RECORD SET
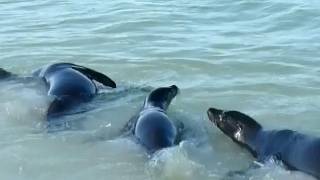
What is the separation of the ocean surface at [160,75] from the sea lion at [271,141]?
10cm

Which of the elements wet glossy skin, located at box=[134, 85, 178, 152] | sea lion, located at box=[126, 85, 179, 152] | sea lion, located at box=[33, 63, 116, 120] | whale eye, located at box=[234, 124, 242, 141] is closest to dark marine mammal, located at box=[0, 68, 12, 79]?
sea lion, located at box=[33, 63, 116, 120]

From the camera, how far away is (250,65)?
9.02 meters

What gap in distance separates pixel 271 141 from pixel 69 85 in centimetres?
252

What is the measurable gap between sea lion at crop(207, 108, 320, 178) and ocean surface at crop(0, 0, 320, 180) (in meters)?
0.10

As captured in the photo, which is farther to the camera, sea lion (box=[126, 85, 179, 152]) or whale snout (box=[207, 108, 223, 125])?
whale snout (box=[207, 108, 223, 125])

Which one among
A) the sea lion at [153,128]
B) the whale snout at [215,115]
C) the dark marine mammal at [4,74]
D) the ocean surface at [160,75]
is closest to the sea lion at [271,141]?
the whale snout at [215,115]

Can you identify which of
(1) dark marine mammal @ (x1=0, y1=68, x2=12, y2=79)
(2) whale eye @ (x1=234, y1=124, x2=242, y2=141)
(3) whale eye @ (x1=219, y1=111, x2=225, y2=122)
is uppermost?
(3) whale eye @ (x1=219, y1=111, x2=225, y2=122)

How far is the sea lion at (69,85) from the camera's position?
7191 mm

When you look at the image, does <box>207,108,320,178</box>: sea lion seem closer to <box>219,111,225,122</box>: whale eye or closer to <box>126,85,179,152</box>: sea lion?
<box>219,111,225,122</box>: whale eye

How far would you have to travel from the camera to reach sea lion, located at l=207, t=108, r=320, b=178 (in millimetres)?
5520

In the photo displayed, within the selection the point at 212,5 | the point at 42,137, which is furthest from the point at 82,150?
the point at 212,5

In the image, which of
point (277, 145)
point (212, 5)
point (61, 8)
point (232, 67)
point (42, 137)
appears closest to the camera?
point (277, 145)

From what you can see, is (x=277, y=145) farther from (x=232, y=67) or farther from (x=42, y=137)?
(x=232, y=67)

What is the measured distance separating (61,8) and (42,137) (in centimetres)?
803
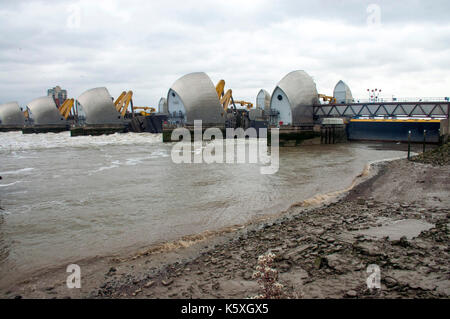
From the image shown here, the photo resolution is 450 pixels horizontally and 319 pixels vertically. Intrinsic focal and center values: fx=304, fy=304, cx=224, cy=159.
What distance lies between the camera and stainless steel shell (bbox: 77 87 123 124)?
166 feet

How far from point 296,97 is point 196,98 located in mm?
13711

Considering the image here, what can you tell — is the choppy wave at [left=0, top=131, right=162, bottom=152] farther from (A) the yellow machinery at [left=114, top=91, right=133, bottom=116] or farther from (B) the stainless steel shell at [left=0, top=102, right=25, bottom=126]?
(B) the stainless steel shell at [left=0, top=102, right=25, bottom=126]

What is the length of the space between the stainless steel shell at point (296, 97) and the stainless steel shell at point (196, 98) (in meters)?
9.21

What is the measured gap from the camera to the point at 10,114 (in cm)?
6781

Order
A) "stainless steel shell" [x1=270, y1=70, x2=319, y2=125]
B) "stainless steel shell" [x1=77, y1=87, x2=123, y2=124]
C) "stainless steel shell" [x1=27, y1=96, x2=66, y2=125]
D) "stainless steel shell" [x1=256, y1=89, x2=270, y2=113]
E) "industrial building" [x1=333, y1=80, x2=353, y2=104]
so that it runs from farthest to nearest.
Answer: "stainless steel shell" [x1=256, y1=89, x2=270, y2=113]
"stainless steel shell" [x1=27, y1=96, x2=66, y2=125]
"industrial building" [x1=333, y1=80, x2=353, y2=104]
"stainless steel shell" [x1=77, y1=87, x2=123, y2=124]
"stainless steel shell" [x1=270, y1=70, x2=319, y2=125]

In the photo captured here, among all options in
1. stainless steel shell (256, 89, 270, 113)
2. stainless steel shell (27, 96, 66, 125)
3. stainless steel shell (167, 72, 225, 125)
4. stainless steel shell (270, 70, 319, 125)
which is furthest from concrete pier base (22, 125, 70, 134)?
stainless steel shell (270, 70, 319, 125)

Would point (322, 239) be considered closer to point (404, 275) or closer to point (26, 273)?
point (404, 275)

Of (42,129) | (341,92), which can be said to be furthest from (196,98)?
(42,129)

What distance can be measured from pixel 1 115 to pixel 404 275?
83604 mm

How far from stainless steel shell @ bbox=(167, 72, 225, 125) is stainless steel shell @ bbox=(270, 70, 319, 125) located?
921cm

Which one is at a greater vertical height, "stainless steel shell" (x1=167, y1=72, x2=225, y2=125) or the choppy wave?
"stainless steel shell" (x1=167, y1=72, x2=225, y2=125)

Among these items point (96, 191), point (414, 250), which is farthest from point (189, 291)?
point (96, 191)

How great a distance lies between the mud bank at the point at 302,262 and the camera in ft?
12.3

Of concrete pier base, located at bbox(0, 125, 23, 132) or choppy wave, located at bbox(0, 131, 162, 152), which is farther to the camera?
concrete pier base, located at bbox(0, 125, 23, 132)
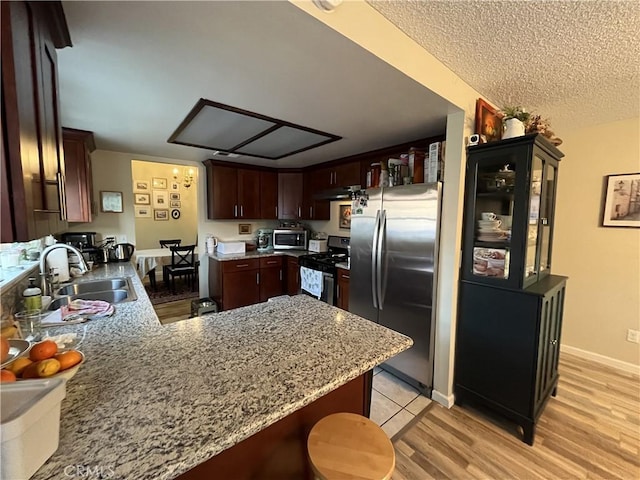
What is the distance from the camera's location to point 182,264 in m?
5.02

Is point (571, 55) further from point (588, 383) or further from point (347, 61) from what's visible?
point (588, 383)

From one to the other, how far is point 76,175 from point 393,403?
3326 mm

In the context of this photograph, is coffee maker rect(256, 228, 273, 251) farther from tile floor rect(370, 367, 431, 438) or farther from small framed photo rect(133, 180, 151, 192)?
small framed photo rect(133, 180, 151, 192)

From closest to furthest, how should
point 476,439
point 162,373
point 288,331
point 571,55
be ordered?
point 162,373 → point 288,331 → point 571,55 → point 476,439

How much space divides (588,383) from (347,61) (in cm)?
329

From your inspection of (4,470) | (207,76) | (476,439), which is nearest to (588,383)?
(476,439)

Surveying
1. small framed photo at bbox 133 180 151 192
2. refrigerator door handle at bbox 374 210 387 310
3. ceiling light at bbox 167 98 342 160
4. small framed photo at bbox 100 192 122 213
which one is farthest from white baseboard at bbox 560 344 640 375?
small framed photo at bbox 133 180 151 192

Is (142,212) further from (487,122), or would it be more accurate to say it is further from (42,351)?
(487,122)

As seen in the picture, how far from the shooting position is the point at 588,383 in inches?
94.4

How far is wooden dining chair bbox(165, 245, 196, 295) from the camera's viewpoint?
15.9ft

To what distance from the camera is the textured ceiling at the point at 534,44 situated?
119 centimetres

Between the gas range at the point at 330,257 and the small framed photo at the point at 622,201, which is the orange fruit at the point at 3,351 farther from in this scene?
Result: the small framed photo at the point at 622,201

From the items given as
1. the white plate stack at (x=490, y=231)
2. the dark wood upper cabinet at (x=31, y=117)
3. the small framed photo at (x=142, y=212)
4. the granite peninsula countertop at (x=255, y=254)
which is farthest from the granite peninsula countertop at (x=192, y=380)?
the small framed photo at (x=142, y=212)

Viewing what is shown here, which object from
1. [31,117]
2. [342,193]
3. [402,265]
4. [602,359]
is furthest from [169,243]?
[602,359]
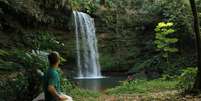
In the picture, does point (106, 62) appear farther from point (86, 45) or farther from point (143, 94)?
point (143, 94)

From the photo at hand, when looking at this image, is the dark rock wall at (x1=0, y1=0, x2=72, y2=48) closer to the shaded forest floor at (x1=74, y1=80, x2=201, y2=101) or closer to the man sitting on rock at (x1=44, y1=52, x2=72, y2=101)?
Answer: the shaded forest floor at (x1=74, y1=80, x2=201, y2=101)

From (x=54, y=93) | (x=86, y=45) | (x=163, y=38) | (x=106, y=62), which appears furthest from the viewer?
(x=86, y=45)

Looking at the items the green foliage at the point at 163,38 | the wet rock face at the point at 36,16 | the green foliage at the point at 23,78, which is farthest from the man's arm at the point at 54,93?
the green foliage at the point at 163,38

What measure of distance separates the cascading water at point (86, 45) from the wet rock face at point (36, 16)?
3.27 ft

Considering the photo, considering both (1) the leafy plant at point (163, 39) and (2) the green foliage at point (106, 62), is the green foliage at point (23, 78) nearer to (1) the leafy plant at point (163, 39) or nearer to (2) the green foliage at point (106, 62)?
(1) the leafy plant at point (163, 39)

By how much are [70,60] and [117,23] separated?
410cm

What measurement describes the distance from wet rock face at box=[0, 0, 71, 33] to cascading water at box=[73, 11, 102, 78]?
3.27ft

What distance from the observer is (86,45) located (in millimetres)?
25953

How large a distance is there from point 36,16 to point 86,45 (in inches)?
259

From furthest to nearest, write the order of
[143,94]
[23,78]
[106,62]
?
→ [106,62] → [143,94] → [23,78]

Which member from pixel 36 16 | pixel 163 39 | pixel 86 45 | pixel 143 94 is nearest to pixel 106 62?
pixel 86 45

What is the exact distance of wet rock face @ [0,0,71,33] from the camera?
1661 cm

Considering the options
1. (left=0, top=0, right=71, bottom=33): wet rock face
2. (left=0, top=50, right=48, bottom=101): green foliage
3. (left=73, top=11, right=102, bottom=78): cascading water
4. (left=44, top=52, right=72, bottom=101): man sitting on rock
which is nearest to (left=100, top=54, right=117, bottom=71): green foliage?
(left=73, top=11, right=102, bottom=78): cascading water

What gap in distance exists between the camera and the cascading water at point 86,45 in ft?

WHAT YOU ARE ASKED TO DO
Rewrite the stretch of material from the line that contains "By how much" through the line that contains "[143,94] → [23,78]", requests included, and adjust every number in the answers, both the distances and the coordinates, by adding -5 to it.

SOLUTION FOR THIS TASK
By how much are [70,60] and [117,23] separated?
405cm

What measurement describes the distance from wet rock face at box=[0, 0, 71, 33] to cascading water at box=[73, 11, 102, 78]?
-1.73ft

What distance from the observer is (86,45) located (in millimetres)?
25948

How large a distance is there from point 36,16 to point 86,45 (in inches)?
254

From furthest to nearest, write the order of
[143,94]
[23,78]
[106,62]
?
→ [101,57] → [138,89] → [18,73]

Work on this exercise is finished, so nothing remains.